• _Activity_
Using the data below, set down every line from the one containing "Teen Wolf/Teen Wolf Too" through the one containing "Pic #1 New Bikini", inclusive and unchanged. Pictures are to be skipped.

• _Provided information_

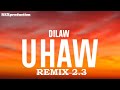 Uhaw  dilaw remix 2 3 short livemix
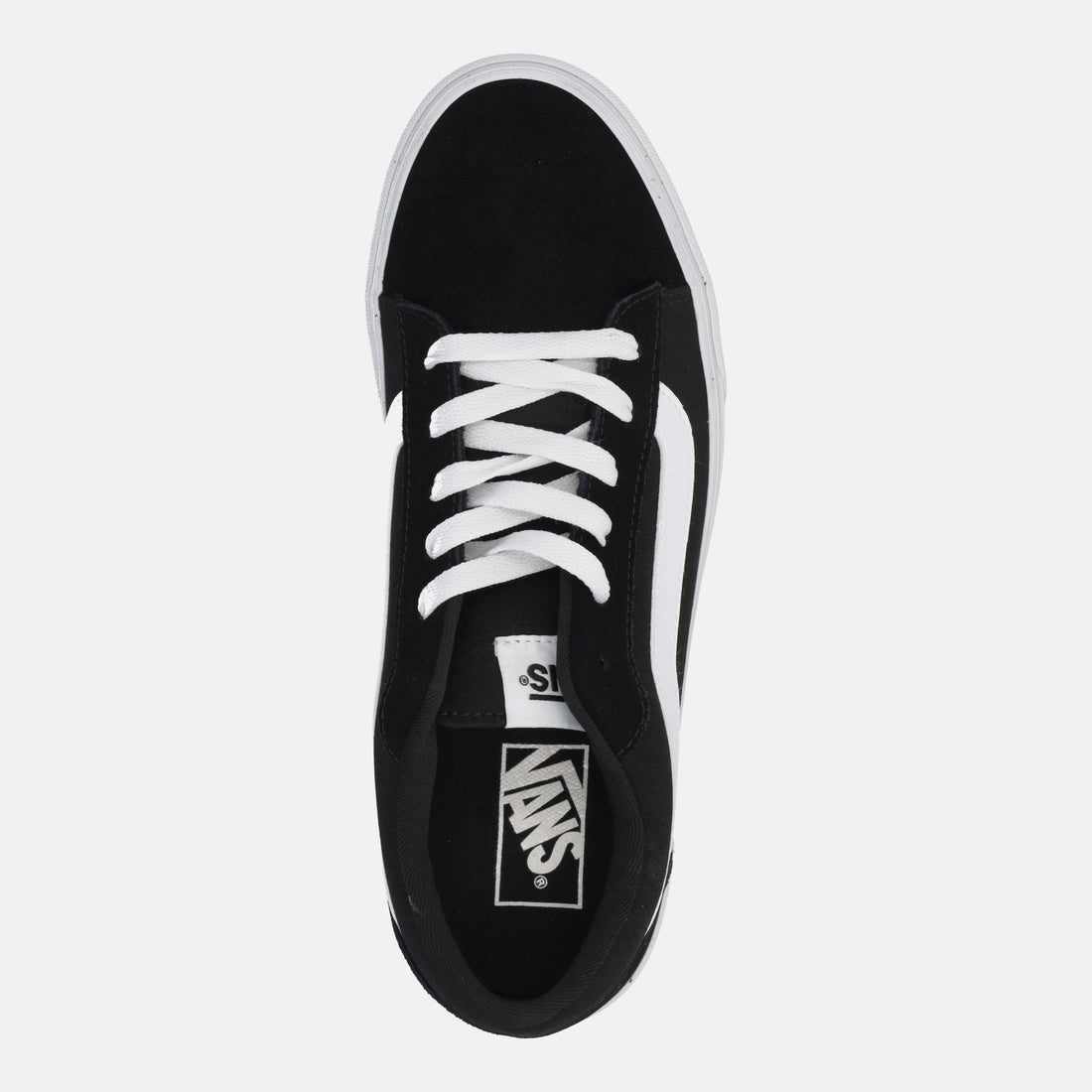 VANS VERO LS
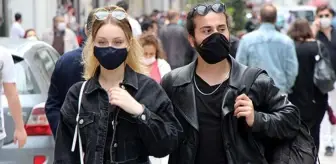 Alman bilim insanından umutlandıran koronavirüs salgını sözleri: Omicron, yeni yıl hediyesi olabilir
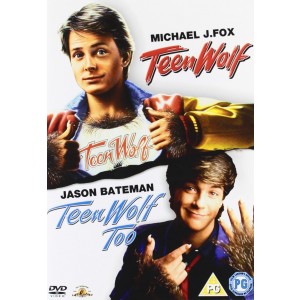 Teen Wolf/Teen Wolf Too
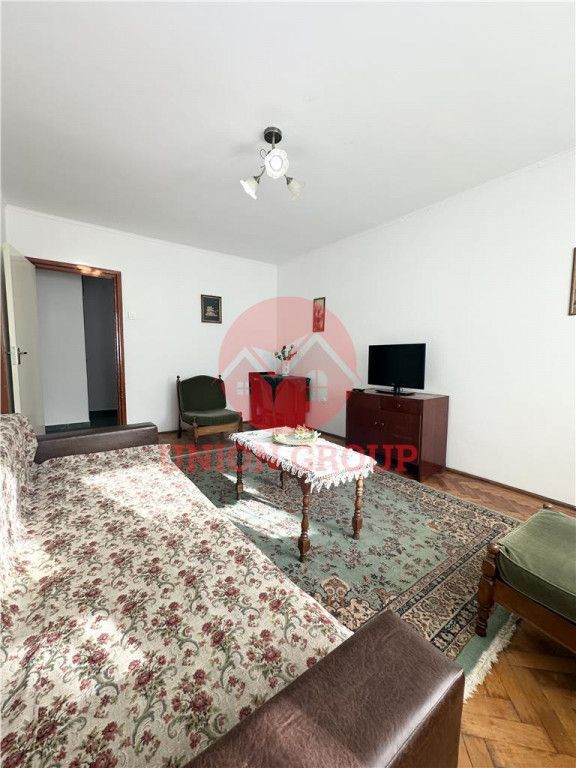 Apartament 2 camere, zona ultra centrala City Park
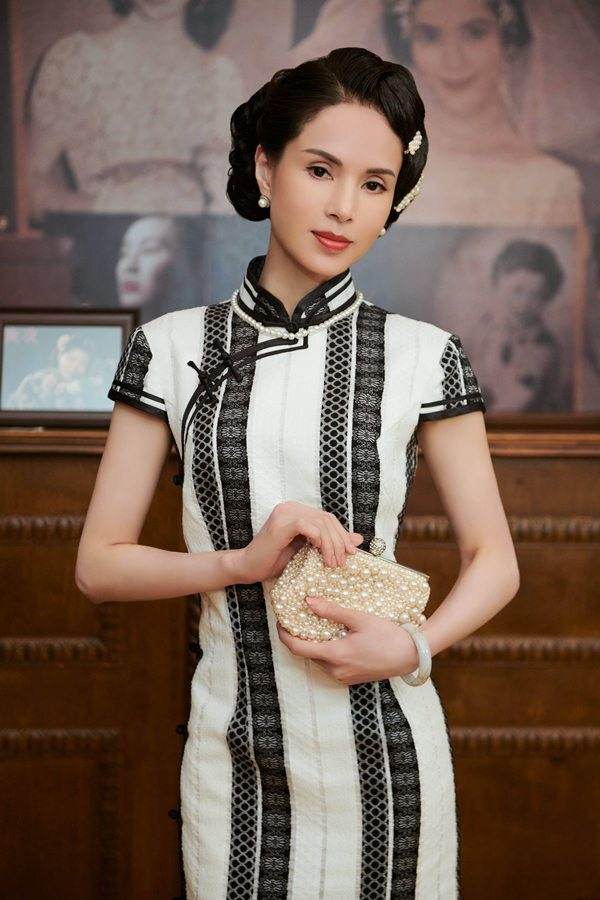 Cô cô Lý Nhược Đồng khoe dáng cực đỉnh trong bộ ảnh mới - 6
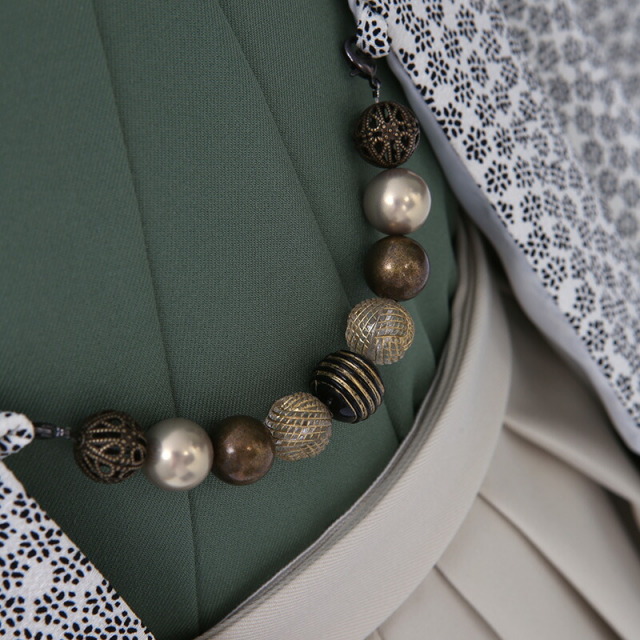 5歳男の子袴着物画像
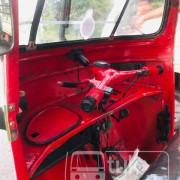 BAJAJ 2003 2 STROKE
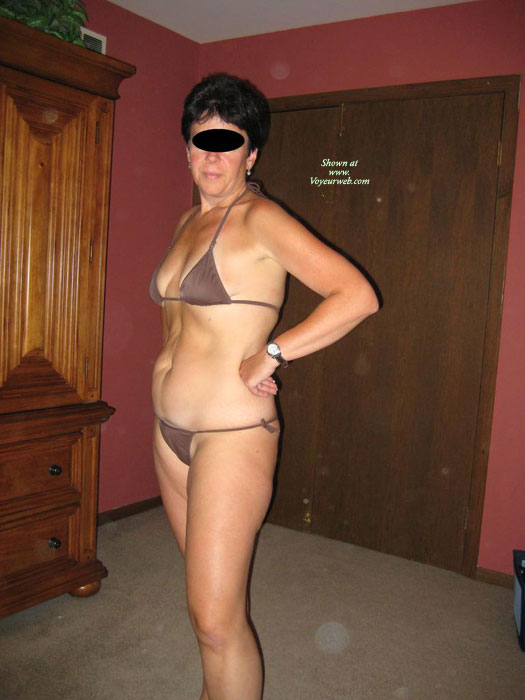 Pic #1 New Bikini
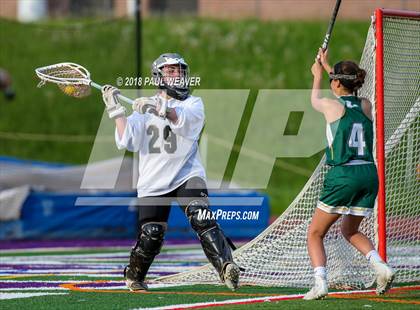 Thumbnail 2 in Lewisburg @ Selinsgrove (District IV Semifinal) photogallery.
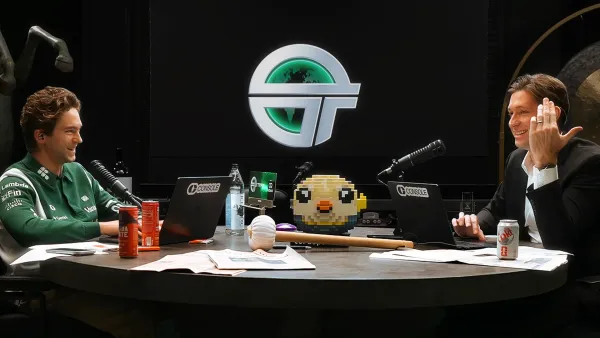 OpenAI Acquires TBPN to Expand AI Communication and Industry Engagement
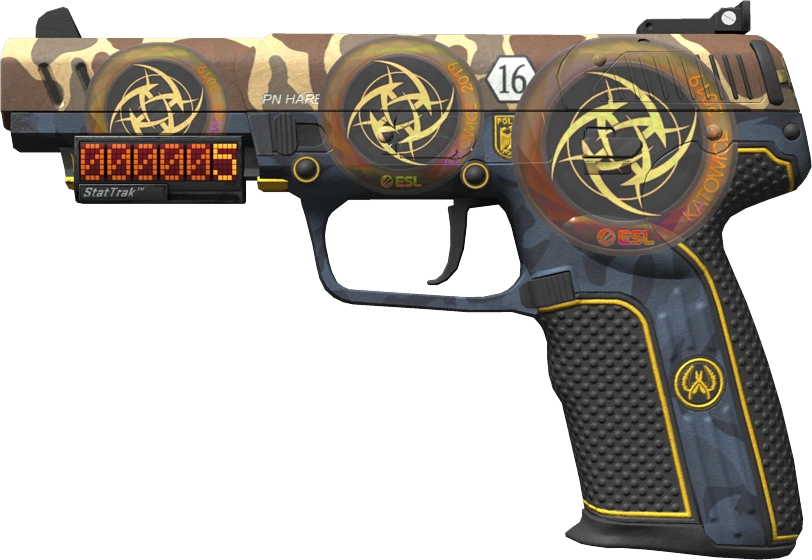 Item Five-SeveN | Buddy
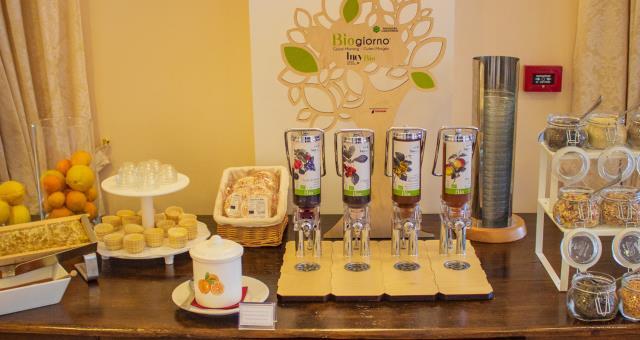 Фото Best Western Hotel La Conchiglia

• _Answer space_
 Teen Wolf/Teen Wolf Too
 Apartament 2 camere, zona ultra centrala City Park
 Cô cô Lý Nhược Đồng khoe dáng cực đỉnh trong bộ ảnh mới - 6
 5歳男の子袴着物画像
 BAJAJ 2003 2 STROKE
 Pic #1 New Bikini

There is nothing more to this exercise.